Reproduce el fragmento sobre la película Virus:32 desde "No tardamos casi" hasta "tardará en estallar.", sin cambiar nada.

FRAGMENTO DEL TEXTO:
--

No tardamos casi nada en darnos cuenta que Virus:32 transcurre en Montevideo. En la primera escena, un plano secuencia admirable, la plácida vida del barrio más tradicional de la capital uruguaya, mientras suena de fondo la inconfundible del Sabalero José Carbajal cantando La sencillita, se altera cuando alguien descubre una jaula vacía. La cámara sigue con su recorrido por los interminables recovecos de la Ciudad Vieja y se detiene frente a una pareja que no puede resolver qué se hace con su hija, que tiene unos diez años. El prólogo culmina con una extraordinaria panorámica del puerto de la capital uruguaya, cuando ya empezamos a tener la certeza de que algo horrible se incuba y no tardará en estallar.
Toda esta información, sabiamente dosificada, servirá para entender lo que está por pasar. No existe ni el más mínimo sesgo de pintoresquismo en ese primer acercamiento a la geografía urbana montevideana más tradicional. Virus: 32 podría transcurrir en cualquier capital del mundo, pero resulta ser una de zombis a la uruguaya, construida con paciencia, amor por el género, destreza técnica y una cuidadísima puesta en escena. El meritorio creador de esta terrorífica obra es Gustavo Hernández (No dormirás), a esta altura un especialista consumado en el género y alguien que sabe mucho acerca de cómo capturar la esencia y el sentido profundo de esta clase de historias sin recurrir a las fórmulas más gastadas.

--

LISTADO DE DATOS:

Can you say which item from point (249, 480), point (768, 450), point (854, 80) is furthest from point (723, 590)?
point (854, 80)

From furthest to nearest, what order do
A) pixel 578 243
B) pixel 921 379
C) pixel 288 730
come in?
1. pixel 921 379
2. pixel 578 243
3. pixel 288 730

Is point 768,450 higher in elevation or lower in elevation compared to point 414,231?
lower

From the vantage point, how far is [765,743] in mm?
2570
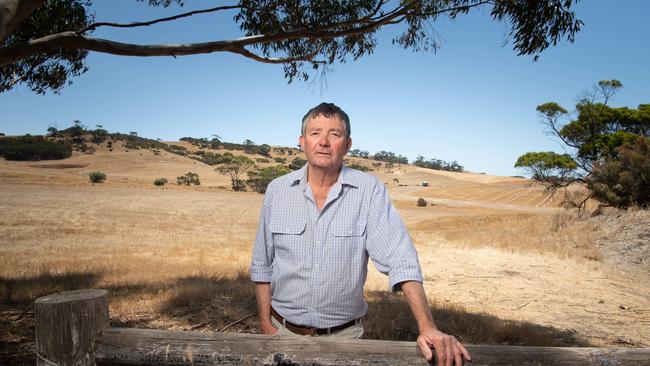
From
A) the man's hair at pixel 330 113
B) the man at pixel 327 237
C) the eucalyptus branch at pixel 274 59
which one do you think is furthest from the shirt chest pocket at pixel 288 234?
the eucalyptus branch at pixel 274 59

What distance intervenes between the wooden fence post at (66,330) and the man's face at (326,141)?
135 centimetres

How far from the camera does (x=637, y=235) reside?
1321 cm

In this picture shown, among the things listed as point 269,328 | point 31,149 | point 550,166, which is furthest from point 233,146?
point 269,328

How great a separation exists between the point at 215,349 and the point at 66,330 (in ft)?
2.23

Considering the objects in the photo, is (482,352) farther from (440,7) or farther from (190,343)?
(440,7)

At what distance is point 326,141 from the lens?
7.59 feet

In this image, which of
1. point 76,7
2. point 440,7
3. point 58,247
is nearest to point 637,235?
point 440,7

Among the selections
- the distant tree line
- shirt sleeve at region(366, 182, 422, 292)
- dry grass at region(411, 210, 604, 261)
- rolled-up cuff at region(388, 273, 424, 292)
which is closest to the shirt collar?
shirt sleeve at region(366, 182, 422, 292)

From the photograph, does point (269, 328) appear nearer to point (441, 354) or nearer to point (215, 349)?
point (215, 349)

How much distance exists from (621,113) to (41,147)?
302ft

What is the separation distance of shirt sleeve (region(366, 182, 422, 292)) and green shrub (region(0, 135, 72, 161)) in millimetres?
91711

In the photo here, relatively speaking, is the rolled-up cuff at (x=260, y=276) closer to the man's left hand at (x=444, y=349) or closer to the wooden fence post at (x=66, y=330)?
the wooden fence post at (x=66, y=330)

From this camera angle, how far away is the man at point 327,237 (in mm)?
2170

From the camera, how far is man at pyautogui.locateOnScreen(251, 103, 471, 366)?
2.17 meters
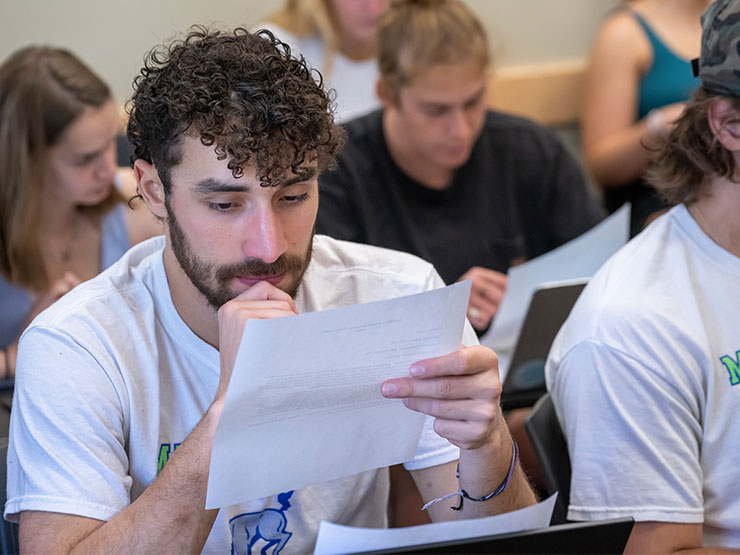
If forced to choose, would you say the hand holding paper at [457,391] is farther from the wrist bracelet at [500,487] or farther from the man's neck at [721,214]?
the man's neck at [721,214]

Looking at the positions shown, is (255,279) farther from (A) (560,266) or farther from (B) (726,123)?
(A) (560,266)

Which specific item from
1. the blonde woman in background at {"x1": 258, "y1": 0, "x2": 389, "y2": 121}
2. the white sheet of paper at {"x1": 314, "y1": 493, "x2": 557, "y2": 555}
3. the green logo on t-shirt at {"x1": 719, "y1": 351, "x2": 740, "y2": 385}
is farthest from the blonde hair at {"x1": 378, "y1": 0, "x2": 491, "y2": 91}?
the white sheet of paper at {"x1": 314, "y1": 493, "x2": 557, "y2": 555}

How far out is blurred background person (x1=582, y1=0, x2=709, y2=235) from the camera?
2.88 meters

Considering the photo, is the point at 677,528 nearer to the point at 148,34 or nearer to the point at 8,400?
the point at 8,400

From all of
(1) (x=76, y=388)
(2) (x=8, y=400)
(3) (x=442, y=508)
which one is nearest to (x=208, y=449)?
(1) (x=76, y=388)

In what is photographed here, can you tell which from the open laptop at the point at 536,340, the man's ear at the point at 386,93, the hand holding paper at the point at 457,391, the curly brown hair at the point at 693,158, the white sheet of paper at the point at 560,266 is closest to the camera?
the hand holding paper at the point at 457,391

--

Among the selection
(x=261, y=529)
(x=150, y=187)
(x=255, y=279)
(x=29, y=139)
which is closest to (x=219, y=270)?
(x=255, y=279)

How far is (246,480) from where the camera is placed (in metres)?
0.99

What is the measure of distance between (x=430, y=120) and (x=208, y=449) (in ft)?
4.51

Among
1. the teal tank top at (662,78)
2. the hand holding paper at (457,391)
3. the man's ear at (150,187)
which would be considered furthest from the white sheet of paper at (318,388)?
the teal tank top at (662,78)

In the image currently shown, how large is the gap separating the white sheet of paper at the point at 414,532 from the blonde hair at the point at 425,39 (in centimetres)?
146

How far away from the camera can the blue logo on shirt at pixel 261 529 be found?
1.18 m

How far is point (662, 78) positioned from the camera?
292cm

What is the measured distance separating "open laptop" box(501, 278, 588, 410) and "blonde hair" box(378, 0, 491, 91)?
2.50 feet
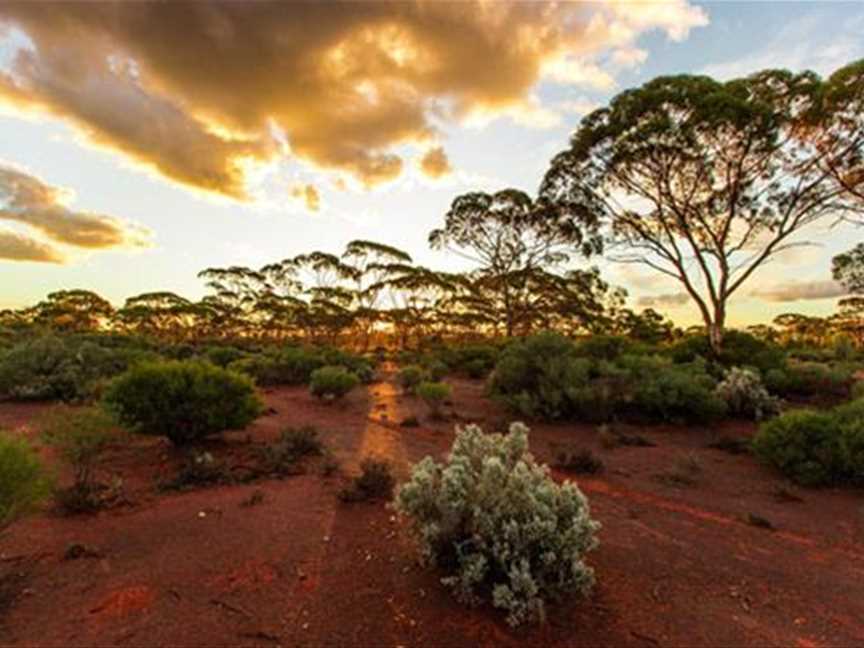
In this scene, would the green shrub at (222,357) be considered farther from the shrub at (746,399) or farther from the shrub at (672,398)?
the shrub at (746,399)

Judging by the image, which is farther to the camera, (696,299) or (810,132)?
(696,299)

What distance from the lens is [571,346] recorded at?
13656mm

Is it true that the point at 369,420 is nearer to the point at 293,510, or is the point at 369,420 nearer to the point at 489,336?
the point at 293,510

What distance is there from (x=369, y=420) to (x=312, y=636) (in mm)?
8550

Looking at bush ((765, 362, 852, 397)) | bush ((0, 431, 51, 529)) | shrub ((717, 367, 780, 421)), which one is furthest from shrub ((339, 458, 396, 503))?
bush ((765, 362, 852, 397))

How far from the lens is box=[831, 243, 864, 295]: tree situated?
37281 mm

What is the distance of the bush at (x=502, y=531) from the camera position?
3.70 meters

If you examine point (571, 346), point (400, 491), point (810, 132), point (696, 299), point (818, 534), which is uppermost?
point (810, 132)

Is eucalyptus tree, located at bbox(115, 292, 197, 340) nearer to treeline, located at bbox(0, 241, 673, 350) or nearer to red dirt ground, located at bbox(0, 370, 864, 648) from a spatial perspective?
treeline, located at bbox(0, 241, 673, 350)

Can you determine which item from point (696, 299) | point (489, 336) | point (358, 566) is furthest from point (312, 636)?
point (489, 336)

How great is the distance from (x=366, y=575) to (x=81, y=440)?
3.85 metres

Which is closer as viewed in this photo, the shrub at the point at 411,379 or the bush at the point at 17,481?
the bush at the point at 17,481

--

TAREA RESUELTA:
No tardamos casi nada en darnos cuenta que Virus:32 transcurre en Montevideo. En la primera escena, un plano secuencia admirable, la plácida vida del barrio más tradicional de la capital uruguaya, mientras suena de fondo la inconfundible del Sabalero José Carbajal cantando La sencillita, se altera cuando alguien descubre una jaula vacía. La cámara sigue con su recorrido por los interminables recovecos de la Ciudad Vieja y se detiene frente a una pareja que no puede resolver qué se hace con su hija, que tiene unos diez años. El prólogo culmina con una extraordinaria panorámica del puerto de la capital uruguaya, cuando ya empezamos a tener la certeza de que algo horrible se incuba y no tardará en estallar.